DORTMUND, GERMANY —
When the train to Germany arrived in Vienna there was an air of panic.
“Go, go, go!” coached 20-year-old Monhaf, rushing down the narrow train aisle.
“But where?” Only Mohammad knew our cabin numbers, and all the seats were full.
Everyone boarding the train had purchased a ticket - roughly $200. Even so, the journey that brought them to Europe from war zones in the Middle East had left so many behind; no one would risk missing the train.
Refugees fleeing Syria for Europe are increasingly young and able men, rather than the country’s most vulnerable impoverished families that have been running for more than four years. And these five friends boarding the train, as far has I have observed, represent a surge of pride among Syrian youth who don’t see themselves as victims, but as adventurers who simply refuse to play the hand they were dealt.
Looking toward future
The men had fled Syria, some fearing arrest, forced conscription or their homes being bombed. All faced a bleak future in a country ravaged by a war they didn’t create. More than one young man on the journey cried when talking about or to the mothers they all have praying for them in Syria.
“I can’t explain it. It’s too big,” said 22-year-old Maged, when asked how he felt about finally getting on a train to Germany. When the passengers found their seats, Monaf burst into song and the rest quickly joined in.
“Germany, Germany, what’s wonderful is Germany,” they sang, dancing in their seats. “If we can’t go from Turkey, we will go from Spain."
In Arabic, the song rhymes and the men said they learned it a few months ago.
Safely on the train, the conversation immediately turned to the major question for some: where to next? When a refugee officially registers in a country, he or she more or less gives up the right to change his or her mind.
“It’s my dream. It’s real now,” said 20-year-old Omar, who insists he has wanted to be a dentist since childhood, despite his friends’ teasing. His anguish, however, was visible. When he reached Germany, he would have to decide in a matter of hours, not days, if he would stay there or register as a refugee in another country.
After we changed trains in Hanover, Omar and I passed the time trying to tally the militant groups and armies fighting in Syria. We counted nine. For these men, there is no going back.
Later in the day, after their first taste of Arab food in Germany, another man wept as he described his mother running after his bus, crying out, as he rode out of Damascus less than two weeks before. He sharply rebuffed his friends’ sympathies.
“Stop,” he said, as Omar tried to comfort him. Fear and sorrow are generally rejected here.
“Our luck is very, very good,” he added.
It took the friends a little over a week - a relatively short time - to get from Syria to Germany and selfies were snapped at every stop, often with hands up in “V” for victory. The first were sent at 4:00 a.m. one night last week, after they traveled by rubber boat from Turkey to Greece, a journey by sea that has ended countless lives.
The only part of the trip where no pictures were sent to worried family and friends was Hungary, the country along this route that refugees fear the most.

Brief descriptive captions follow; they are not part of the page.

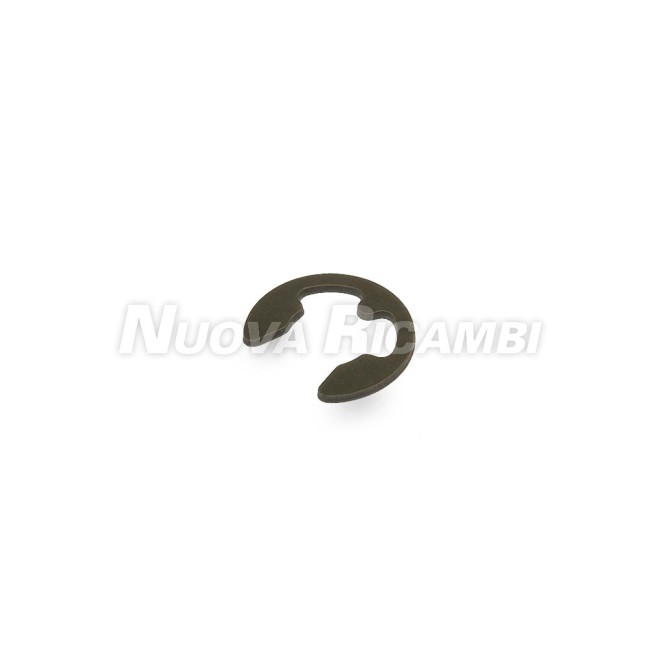 E-RING D7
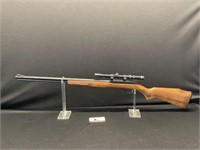 Model 60 Glenfield 22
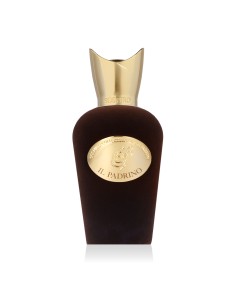 Sospiro Il Padrino Eau De Parfum - tester 100 ml (unisex)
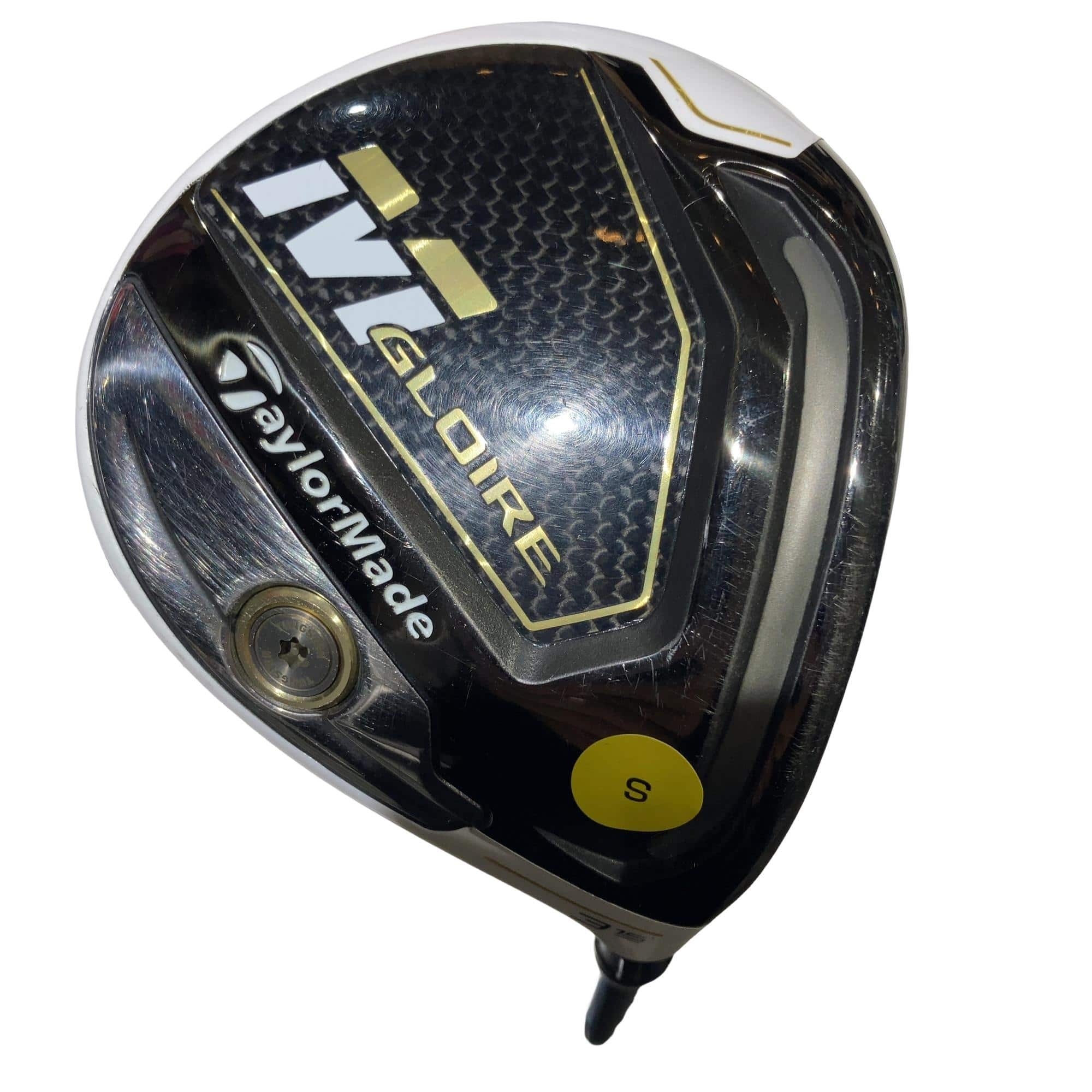 �l�@�f�k�n�h�q�d�@�R�v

“No, no,” said Omar, shaking his finger, when I asked if they neglected to send pictures because they were scared. Hungary had offered a one-day special the day before they closed the borders. Refugees passed swiftly across the country in packed government-provided trains.
“Our luck is very, very good,” Omar later said at a coffee shop in Germany. “Very, very good.
Those left behind
Not everyone I met along the way had any luck at all. At every stop, from the Syrian border with Turkey to Germany, we saw refugees left behind.
Families slept in parks in Turkey, after spending all their money to smuggle themselves out of Syria. They had none left to pay for the rubber boat to Greece. We left impoverished children and elderly people camping out in tents by the docks in Greece, hoping to get on a boat to Athens.
We didn’t see the camps in Hungary, but months ago, among Syrian refugees, a “camp” was a place of moderate respite. Now a “camp” is considered just another kind of prison. At the train station in Athens, aid workers quickly learned to avoid the word when refugees refused to exit the station at closing time.
Beyond the people left behind at home were now friends and families trapped behind the Hungarian border. Thousands spent their life savings to get that far, and many don’t know what to do next.
“The border is closed,” texted Thiaa, a refugee traveling not far behind us. He responded to our concern with only: “What about the border?”
For the friends in Germany, the language of illegal immigration: smugglers, borders, small boats and tides is being replaced by the language of refugees. Now they are talking about legal status, rights and responsibilities and the weight of their choices ahead.
The place in which they are fingerprinted will likely be their homes for the foreseeable future. Omar is torn, not knowing where he will find the best universities. Other men are confused, with loved ones already settled in more than one place.
Even for the men determined to stay in Germany, the decision to register as a refugee means they can’t go home. Ahmed, 24, from an old Syrian tourist town, dreams of being a football player, spending his spare time swimming in the sea.
“I felt weird swimming in another country,” he said in Greece after he took a dive, having survived the dangerous overnight journey. “It felt like I will never go back to my country.”